Dans son rêve, il s’était rendu en stop directement de Walla Walla au centre de chargement du désert de l’Arizona. Il n’avait appelé ni prévenu personne. Qui aurait-il pu appeler ou prévenir ? Il était devenu tout rouge à cause du soleil d’Arizona, mais la chaleur du soleil de la Terre n’avait pas suffi à réchauffer son regard de neige grise ni à changer sa démarche voûtée de taulard. Les gens continuaient à s’écarter sur son passage, lui jetant un coup d’œil avant de détourner le regard, surtout les femmes. Sauf ceux qui le reconnaissaient à cause de son portrait transmis à la télé, dans les journaux ou par fax. Ceux-là le dévisageaient, mais il ne baissait pas les yeux. Et ils finissaient toujours par détourner les leurs et par s’éloigner. Exactement comme dans la vie réelle.

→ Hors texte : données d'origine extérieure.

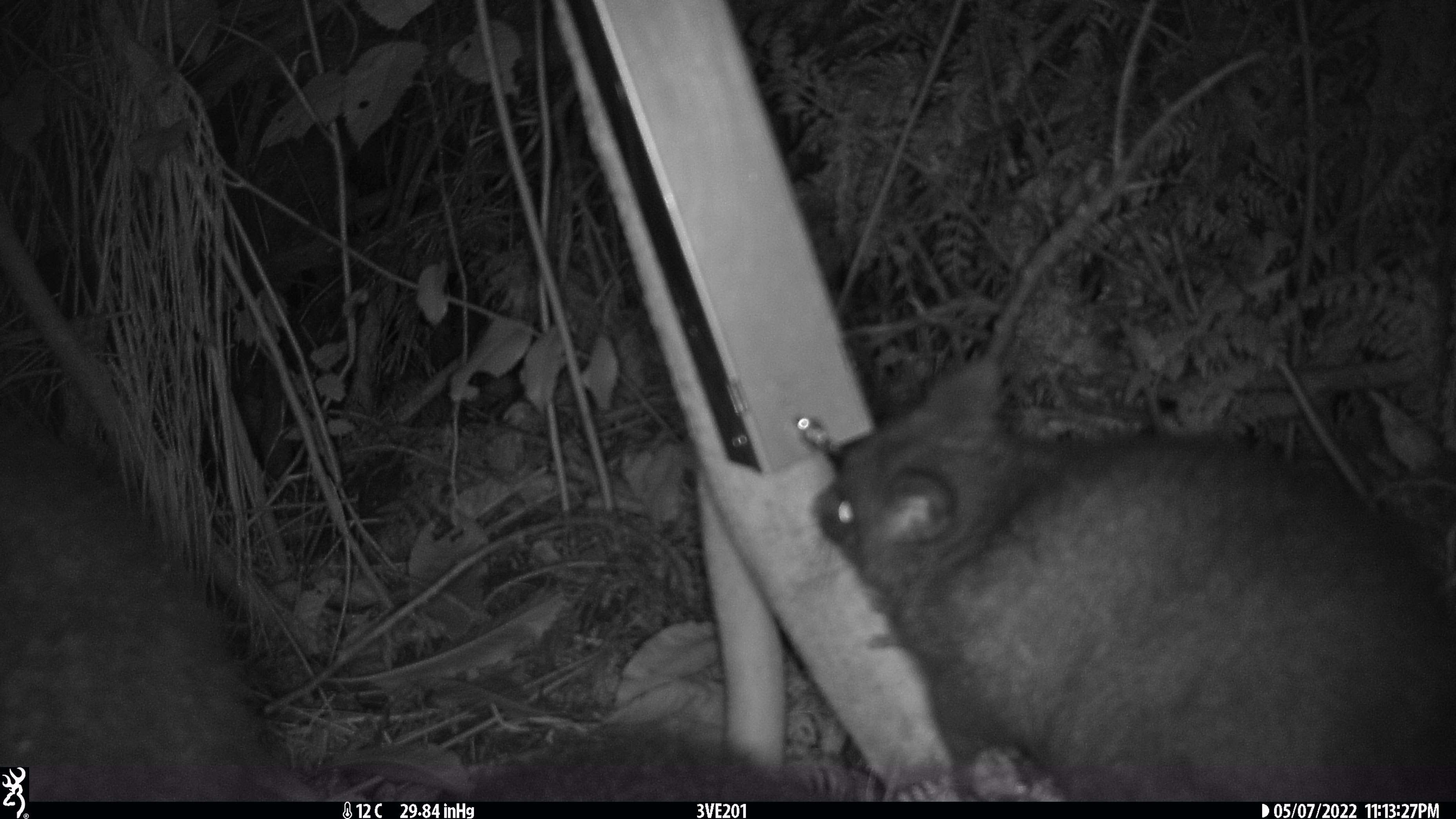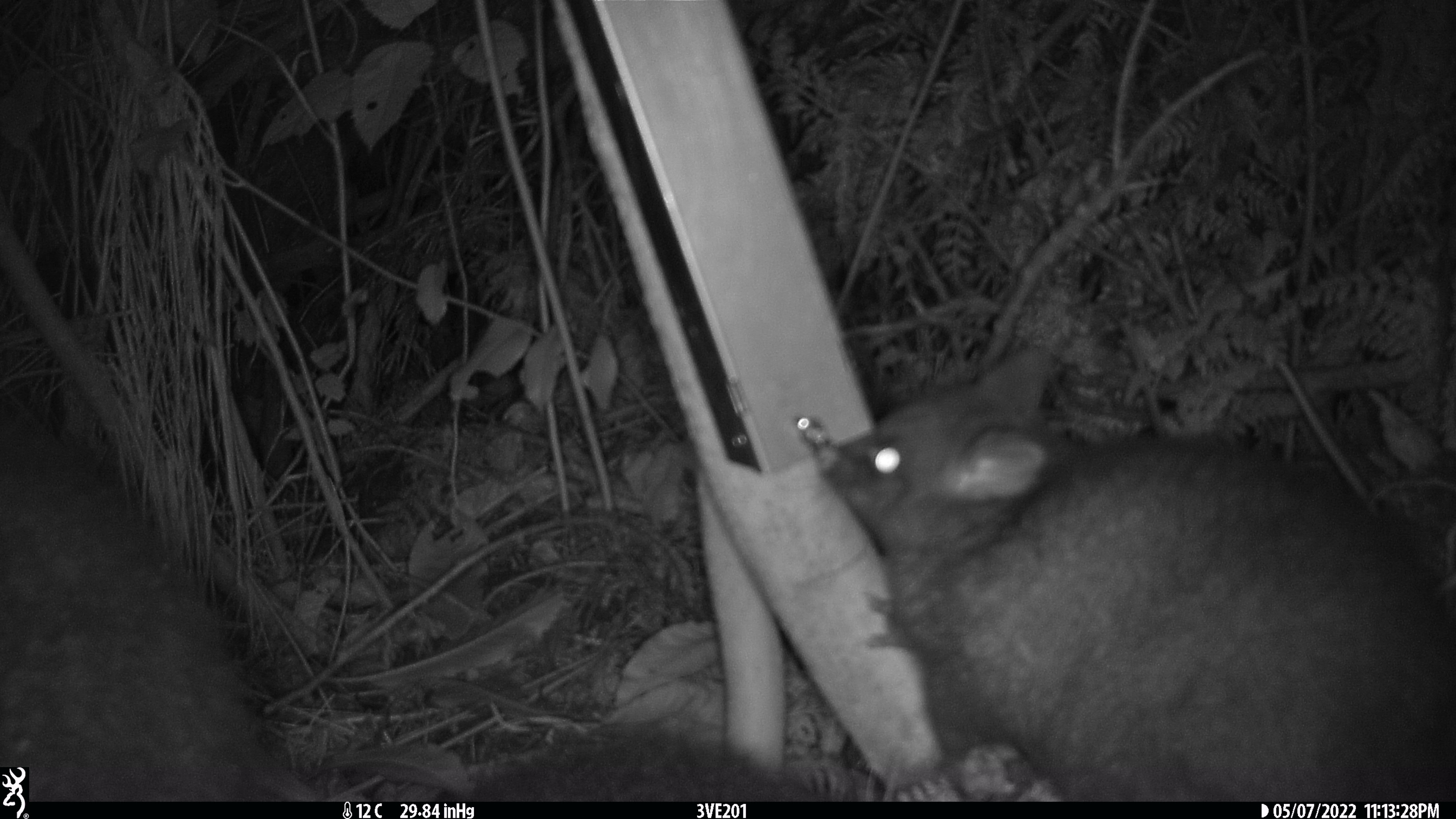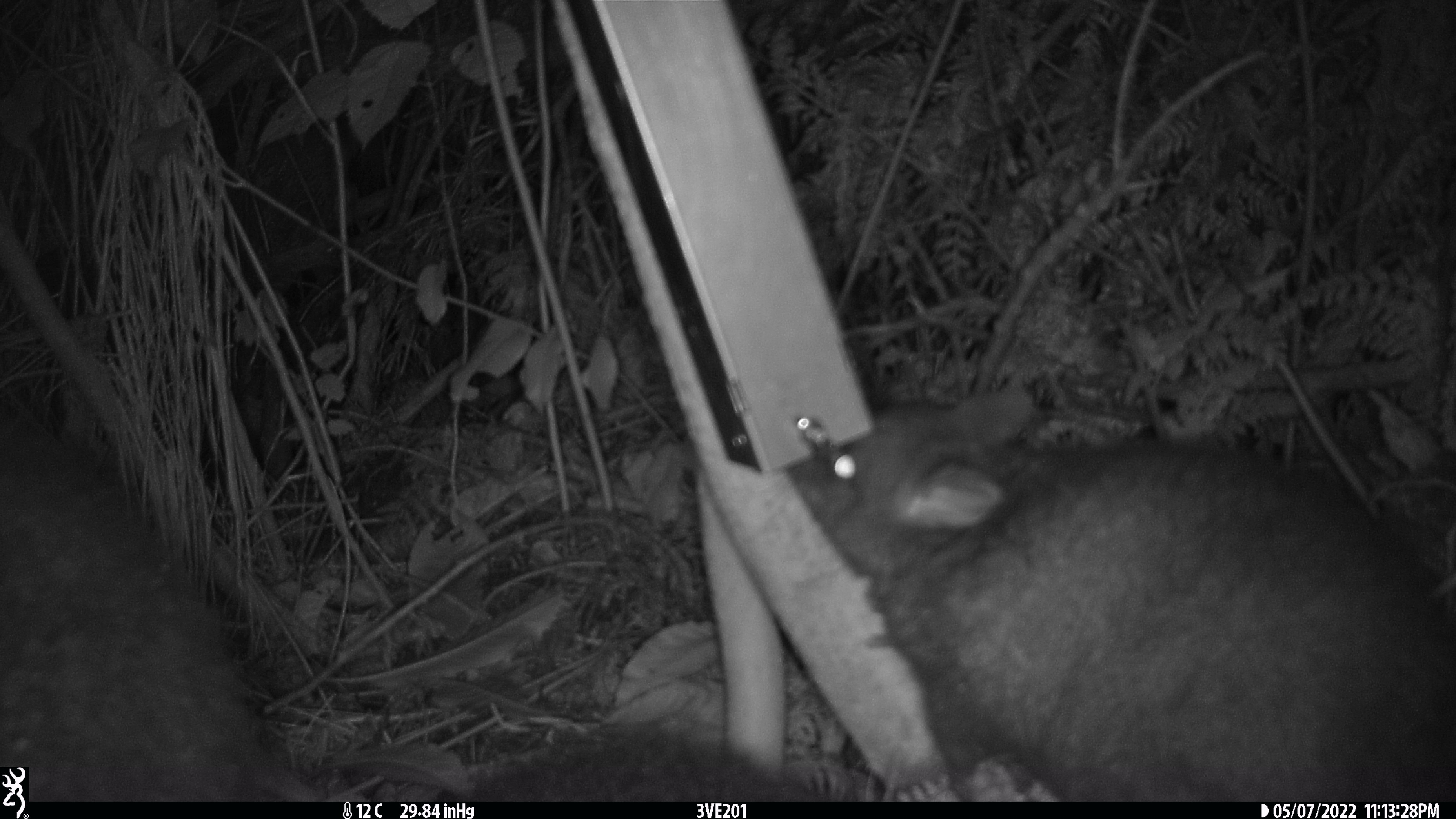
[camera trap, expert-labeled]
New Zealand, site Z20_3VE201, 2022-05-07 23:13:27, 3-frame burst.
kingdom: Animalia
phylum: Chordata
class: Mammalia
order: Diprotodontia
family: Phalangeridae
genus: Trichosurus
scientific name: Trichosurus vulpecula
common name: common brushtail possum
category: possum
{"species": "possum (common brushtail possum) (Trichosurus vulpecula)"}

Arrête. Arrête de gâcher ton rêve. La vie réelle n’a plus d’importance à présent.
Parce qu’ils étaient tous morts sauf lui. Et pas seulement eux, mais leurs enfants, leurs petits-enfants et leurs arrières petits-enfants. Tous morts et réduits en poussière. Parce que finalement il avait gagné, de la seule manière qui comptait. Il leur avait survécu à tous. Leur survivait et continuerait à leur survivre pendant des siècles et des siècles. Il allait rêver dans sa matrice et se réveillerait, quand Tug le déciderait, le temps d’une semaine, d’une journée ou d’un mois. Il aurait toujours son corps d’homme sain. Voilà une chose qu’il avait gagnée. Il faudrait une éternité pour que le cancer le rattrape. Le transommeil en ralentissait considérablement l’évolution. Alors il se réveillait, s’étirait, prenait sa douche, mangeait et Tug lui racontait ce qu’il était advenu de la race humaine pendant son sommeil. Puis il lui faisait faire le tour du vaisseau, le promenait dans son domaine. Il lui montrait tous les gadgets des cabines des Humains pour s’assurer qu’il savait les faire fonctionner. Puis Tug lui posait des questions et l’écoutait, l’écoutait vraiment, tandis que Raef lui racontait ce qu’avait été l’ancienne Terre.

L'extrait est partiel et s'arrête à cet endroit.